--- TAREFA PROPOSTA A ---
No trecho sobre a cobertura dos atletas cubanos, quem foi o autor da entrevista exclusiva com o promotor de lutas na Alemanha?
--- TAREFA PROPOSTA B ---
Altere o trecho sobre a cobertura dos atletas cubanos: reproduza a parte que se abre com as palavras contendo "Na crítica diária" e se fecha com "fatos na Folha.", substituindo "reaparecimento" por "retorno".
--- TAREFA PROPOSTA C ---
Dê continuidade ao trecho sobre a cobertura dos atletas cubanos a partir do ponto em que ele termina.
++++ TRECHO
Cobos foi o que menos comeu -quem sabe "aplacara" a
fome com um "furo" enviado
pouco antes para São Paulo: a
deserção do primeiro atleta
cubano, um jogador de handebol. Bom começo de cobertura
sobre a delegação caribenha.
Depois, com o sumiço de um
técnico de ginástica e de uma
dupla de notáveis boxeadores,
Guillermo Rigondeaux e Erislandy Lara, o jornal estampou
entrevista exclusiva com um
promotor de lutas na Alemanha que contava ter contratado os campeões.
O autor foi o repórter
Eduardo Ohata, ex-boxeur
amador cujo currículo soma,
em três combates, três derrotas por nocaute técnico. Fidel
Castro citou o novo "furo" no
diário oficial "Granma".
Na reta final da competição,
a Folha baixou a guarda. Publicou que na canoagem houve "mais um cubano tentando
arrumar confusão". Qual cubano, que confusão, por que
mais um? Não respondeu.
O embarque de parte da
equipe foi tratado como "debandada" causada por "rumores de deserção em massa".
Ocorre que não faltou chance de fuga, nas romarias que
os cubanos fizeram ao comércio popular do Rio.
Na crítica diária de 30 de julho (disponível em www.folha.com.br/ombudsman),
elenquei pontos de inconsistência nas reportagens.
Escrevi: "O que condeno é, a
essa altura do século 21, a
ideologização de cobertura esportiva com base em premissas editoriais, de opinião".
Com o reaparecimento de
Lara e Rigondeaux, a viagem-relâmpago e a transparência
anêmica das autoridades brasileiras, a opinião veio a se sobrepor aos fatos na Folha.
Informação de menos
Na quarta, o editorial "Direitos nocauteados" afirmou
que o governo "violou" a Constituição e o direito de asilo. Sobre a hipótese de "operação
rotineira de repatriamento",
assestou: "Esse seria o caso de
os atletas cubanos de fato desejarem voltar para seu país
[...]. As circunstâncias da deportação, entretanto, fazem
dessa hipótese uma espécie de
conto da carochinha".
++++++++
++++ MATERIAL FORNECIDO
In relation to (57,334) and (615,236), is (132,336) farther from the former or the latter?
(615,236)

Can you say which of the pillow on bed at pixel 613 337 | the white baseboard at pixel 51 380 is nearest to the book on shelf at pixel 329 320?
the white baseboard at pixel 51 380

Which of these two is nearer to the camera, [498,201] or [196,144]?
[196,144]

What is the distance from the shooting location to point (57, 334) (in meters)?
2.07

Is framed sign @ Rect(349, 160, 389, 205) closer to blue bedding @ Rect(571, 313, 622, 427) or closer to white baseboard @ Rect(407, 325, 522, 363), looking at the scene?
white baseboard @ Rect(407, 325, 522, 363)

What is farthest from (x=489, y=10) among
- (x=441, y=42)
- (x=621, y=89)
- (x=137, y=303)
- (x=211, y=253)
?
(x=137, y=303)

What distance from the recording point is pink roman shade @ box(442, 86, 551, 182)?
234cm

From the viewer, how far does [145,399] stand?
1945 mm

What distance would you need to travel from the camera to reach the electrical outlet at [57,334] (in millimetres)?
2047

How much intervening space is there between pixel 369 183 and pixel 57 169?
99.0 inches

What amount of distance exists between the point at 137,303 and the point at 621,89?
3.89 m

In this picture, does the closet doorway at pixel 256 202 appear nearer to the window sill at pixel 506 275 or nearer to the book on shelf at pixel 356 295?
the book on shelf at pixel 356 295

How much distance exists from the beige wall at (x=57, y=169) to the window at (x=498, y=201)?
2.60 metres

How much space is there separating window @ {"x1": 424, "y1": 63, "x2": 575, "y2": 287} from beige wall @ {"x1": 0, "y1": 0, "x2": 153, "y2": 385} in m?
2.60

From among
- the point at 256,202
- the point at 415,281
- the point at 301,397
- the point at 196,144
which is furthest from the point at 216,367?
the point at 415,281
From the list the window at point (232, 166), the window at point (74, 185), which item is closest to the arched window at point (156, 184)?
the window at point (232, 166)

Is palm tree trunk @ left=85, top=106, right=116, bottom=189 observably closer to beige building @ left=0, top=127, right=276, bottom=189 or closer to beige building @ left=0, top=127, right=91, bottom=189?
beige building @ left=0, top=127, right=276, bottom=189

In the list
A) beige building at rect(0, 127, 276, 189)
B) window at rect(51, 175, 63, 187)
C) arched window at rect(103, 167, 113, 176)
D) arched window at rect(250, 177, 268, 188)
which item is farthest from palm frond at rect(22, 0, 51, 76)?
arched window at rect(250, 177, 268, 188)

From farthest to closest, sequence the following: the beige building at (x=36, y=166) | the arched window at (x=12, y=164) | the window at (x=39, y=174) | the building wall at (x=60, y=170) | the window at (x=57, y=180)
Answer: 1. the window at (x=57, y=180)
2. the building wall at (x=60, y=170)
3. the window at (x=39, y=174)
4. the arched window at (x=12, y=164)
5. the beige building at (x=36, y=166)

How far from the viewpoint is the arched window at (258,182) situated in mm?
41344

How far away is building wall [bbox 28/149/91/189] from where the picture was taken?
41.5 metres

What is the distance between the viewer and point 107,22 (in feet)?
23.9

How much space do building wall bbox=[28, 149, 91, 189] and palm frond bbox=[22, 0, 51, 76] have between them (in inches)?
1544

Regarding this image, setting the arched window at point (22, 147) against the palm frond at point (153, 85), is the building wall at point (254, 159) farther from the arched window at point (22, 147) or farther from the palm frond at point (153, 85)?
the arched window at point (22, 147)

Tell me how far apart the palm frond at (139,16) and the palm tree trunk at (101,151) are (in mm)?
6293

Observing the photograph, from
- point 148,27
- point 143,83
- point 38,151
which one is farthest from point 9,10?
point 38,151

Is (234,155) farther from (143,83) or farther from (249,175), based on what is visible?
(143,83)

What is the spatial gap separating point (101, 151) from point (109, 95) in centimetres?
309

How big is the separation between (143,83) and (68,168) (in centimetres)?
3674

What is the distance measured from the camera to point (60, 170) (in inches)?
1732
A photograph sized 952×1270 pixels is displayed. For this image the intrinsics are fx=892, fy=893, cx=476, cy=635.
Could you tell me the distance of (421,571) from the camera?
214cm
++++++++
++++ MATERIAL FORNECIDO
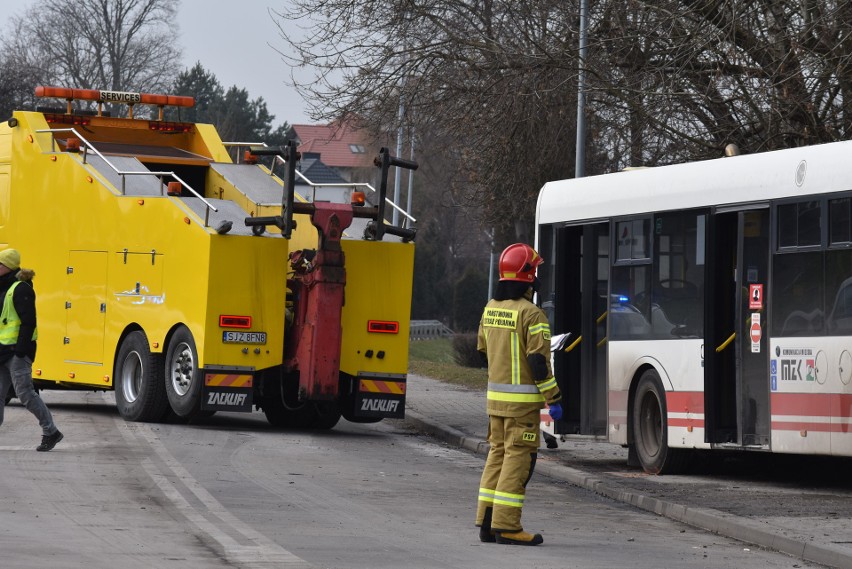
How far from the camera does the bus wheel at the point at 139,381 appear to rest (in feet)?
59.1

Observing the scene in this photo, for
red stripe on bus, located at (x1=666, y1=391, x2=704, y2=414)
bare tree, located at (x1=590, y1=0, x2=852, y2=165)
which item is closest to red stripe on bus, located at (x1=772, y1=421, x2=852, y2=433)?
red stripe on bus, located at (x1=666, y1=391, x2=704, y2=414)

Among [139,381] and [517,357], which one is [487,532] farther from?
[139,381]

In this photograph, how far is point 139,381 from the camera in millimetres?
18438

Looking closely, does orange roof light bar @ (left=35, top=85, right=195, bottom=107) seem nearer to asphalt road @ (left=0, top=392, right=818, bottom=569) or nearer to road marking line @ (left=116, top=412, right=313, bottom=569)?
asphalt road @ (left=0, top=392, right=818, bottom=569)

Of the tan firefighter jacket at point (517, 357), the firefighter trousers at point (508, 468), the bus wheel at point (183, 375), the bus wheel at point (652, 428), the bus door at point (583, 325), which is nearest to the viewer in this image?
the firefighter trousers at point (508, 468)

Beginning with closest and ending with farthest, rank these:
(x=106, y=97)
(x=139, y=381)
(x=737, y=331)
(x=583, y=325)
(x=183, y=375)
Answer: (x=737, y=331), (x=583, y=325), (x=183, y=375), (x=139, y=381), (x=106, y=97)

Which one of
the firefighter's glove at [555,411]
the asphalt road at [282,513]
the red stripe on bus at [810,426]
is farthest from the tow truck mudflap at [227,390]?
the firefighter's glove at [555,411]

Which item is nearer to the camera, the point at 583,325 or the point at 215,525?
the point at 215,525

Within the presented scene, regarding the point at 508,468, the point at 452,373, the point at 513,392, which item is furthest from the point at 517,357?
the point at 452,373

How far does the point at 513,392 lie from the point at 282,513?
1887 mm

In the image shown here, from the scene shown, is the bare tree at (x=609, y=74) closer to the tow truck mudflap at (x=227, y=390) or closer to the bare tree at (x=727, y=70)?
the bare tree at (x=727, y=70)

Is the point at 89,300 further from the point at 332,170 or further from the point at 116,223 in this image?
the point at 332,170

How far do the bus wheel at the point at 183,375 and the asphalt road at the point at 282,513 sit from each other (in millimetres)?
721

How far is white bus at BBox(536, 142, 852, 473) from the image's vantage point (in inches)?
++++++++
++++ MATERIAL FORNECIDO
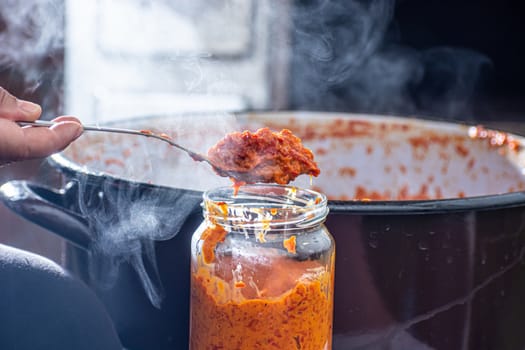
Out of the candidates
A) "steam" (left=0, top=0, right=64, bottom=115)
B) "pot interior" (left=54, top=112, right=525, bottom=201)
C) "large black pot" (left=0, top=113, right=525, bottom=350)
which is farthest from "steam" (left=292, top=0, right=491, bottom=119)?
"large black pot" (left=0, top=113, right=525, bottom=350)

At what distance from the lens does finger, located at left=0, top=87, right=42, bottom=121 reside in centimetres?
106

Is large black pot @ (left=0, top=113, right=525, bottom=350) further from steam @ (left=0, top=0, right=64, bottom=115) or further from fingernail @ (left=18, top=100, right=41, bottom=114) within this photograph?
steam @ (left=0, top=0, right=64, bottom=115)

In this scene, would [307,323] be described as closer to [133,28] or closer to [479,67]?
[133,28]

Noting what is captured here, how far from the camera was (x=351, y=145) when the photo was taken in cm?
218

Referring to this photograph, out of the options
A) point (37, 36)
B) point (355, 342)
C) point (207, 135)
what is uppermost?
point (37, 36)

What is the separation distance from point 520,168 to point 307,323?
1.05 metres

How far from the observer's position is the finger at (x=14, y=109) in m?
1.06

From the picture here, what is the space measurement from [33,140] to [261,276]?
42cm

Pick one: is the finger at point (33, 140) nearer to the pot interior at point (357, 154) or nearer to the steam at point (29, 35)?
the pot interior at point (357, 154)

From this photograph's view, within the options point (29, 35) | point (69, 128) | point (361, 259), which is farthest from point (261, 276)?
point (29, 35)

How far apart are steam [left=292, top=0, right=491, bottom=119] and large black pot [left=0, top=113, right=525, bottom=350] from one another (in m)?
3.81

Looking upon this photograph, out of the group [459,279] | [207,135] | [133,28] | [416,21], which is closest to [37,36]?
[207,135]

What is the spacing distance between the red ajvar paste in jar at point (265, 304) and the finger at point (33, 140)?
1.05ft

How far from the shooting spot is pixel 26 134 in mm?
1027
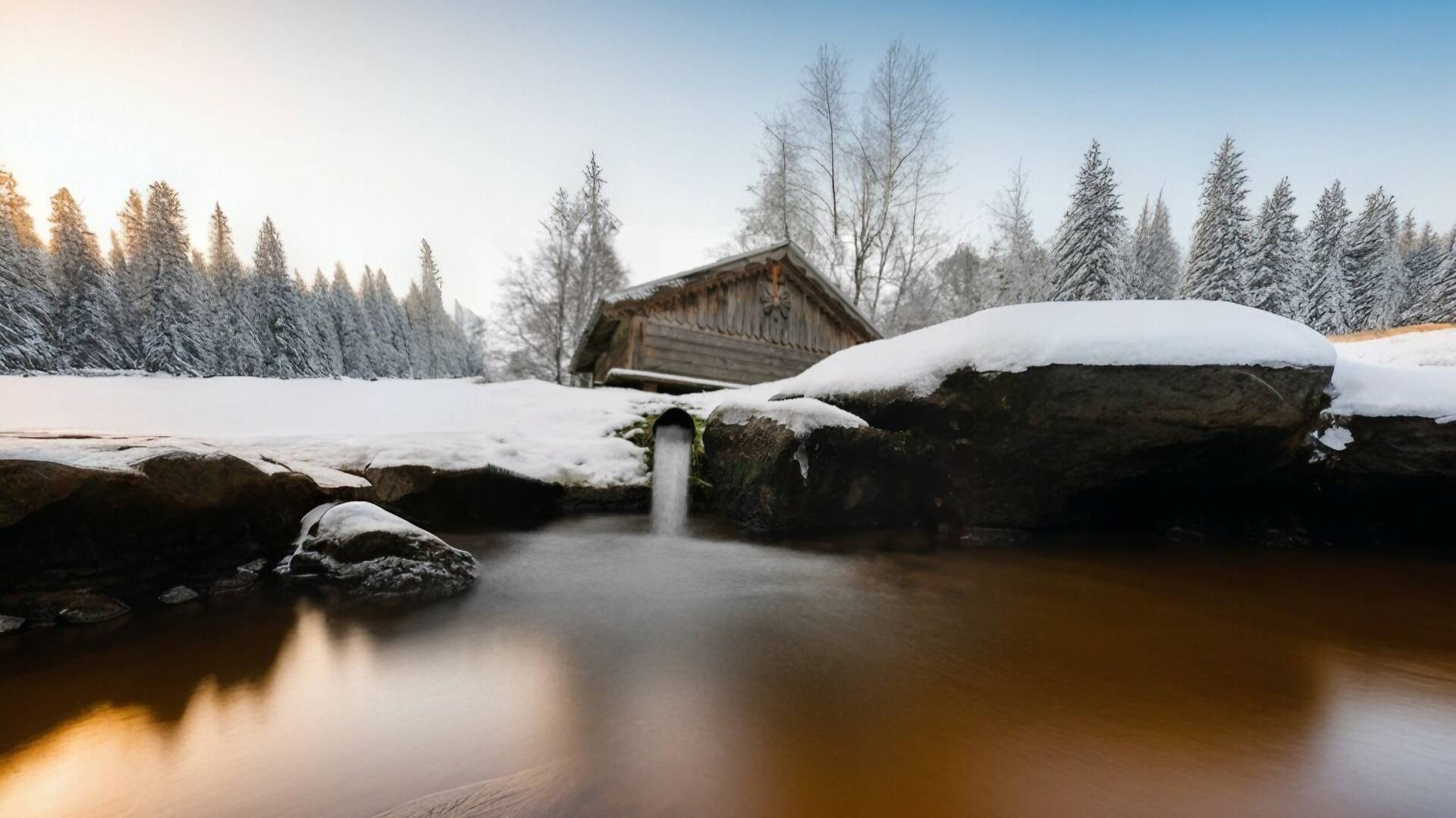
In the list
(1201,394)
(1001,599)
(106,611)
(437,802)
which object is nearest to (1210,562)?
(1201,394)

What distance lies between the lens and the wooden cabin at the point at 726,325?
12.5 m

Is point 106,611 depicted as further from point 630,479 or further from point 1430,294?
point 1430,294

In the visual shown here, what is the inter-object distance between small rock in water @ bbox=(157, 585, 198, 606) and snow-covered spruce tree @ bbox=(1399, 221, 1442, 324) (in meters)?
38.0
++++++++
--- RESULTADO DO EXERCÍCIO A ---
O repórter Eduardo Ohata.

--- RESULTADO DO EXERCÍCIO B ---
Na crítica diária de 30 de julho (disponível em www.folha.com.br/ombudsman),
elenquei pontos de inconsistência nas reportagens.
Escrevi: "O que condeno é, a
essa altura do século 21, a
ideologização de cobertura esportiva com base em premissas editoriais, de opinião".
Com o retorno de
Lara e Rigondeaux, a viagem-relâmpago e a transparência
anêmica das autoridades brasileiras, a opinião veio a se sobrepor aos fatos na Folha.

--- RESULTADO DO EXERCÍCIO C ---
Prosseguiu: os desportistas
"foram mantidos incomunicáveis". Lamentou que eles não
tiveram "contato com representantes de instituições independentes, como [...] OAB, o
Ministério Público [...]". "Se
tais entrevistas tivessem ocorrido, ao menos não haveria dúvidas quanto à real disposição
dos atletas de voltar".
Até então o noticiário focara
os depoimentos à PF, o bate-boca entre governistas e opositores e o simulacro jornalístico do "Granma".
Uma admirável reportagem
do jornal carioca "Extra" reconstituiu, na quinta, as quase
duas semanas da farra em liberdade. Além de testemunhos sobre a fartura de picanha e pistoleiras, o jornal conversou com o salva-vidas e o
pescador a quem os lutadores
apelaram para chamar a polícia, a fim de regressar a Cuba.
Pelo que se sabe hoje, inexistiu pedido de asilo. Representantes da OAB e do Ministério Público estiveram com
os estrangeiros e ouviram a
vontade de "volver".
Não é papel do ombudsman
discutir o mérito de posições
editoriais. É legítimo que o
jornal as tenha e as divulgue.
Nesse episódio, porém, pareceu haver opinião demais em
contraste com informação de
menos. E precipitação, ao conferir status de fato ao que era
suposição. Desde a controversa "debandada", o espaço opinativo aparentou influenciar o
noticioso.
Os leitores ganhariam se a
Folha tivesse demonstrado na
apuração da história a mesma
determinação que exibiu ao
opinar quando os fatos ainda
aconselhavam prudência.
Persistem mistérios a investigar: a ruptura dos pugilistas
com os alemães; eventuais
ações comuns dos governos
aliados de Brasil e Cuba contra
fugitivos e agenciadores; por
que a PF, de modo obscuro,
afastou a imprensa; as ameaças da polícia política fidelista
às famílias dos rebeldes; e
muito mais.
O compromisso com os fatos não relativiza a evidência
de que o regime cubano é uma
ditadura de partido único na
qual se proíbem sindicatos e
empresas independentes, greves, jornais autônomos, livros,
acesso à internet e onde quem
grita "Fora, Fidel" vai em cana.
Os boxeadores têm o direito
de tentar a sorte onde bem entenderem. Dói imaginar seu
futuro fora dos ringues, como
"arrependidos" -humilhação
que a ditadura militar brasileira impôs a adversários "convencendo" pelo pau-de-arara.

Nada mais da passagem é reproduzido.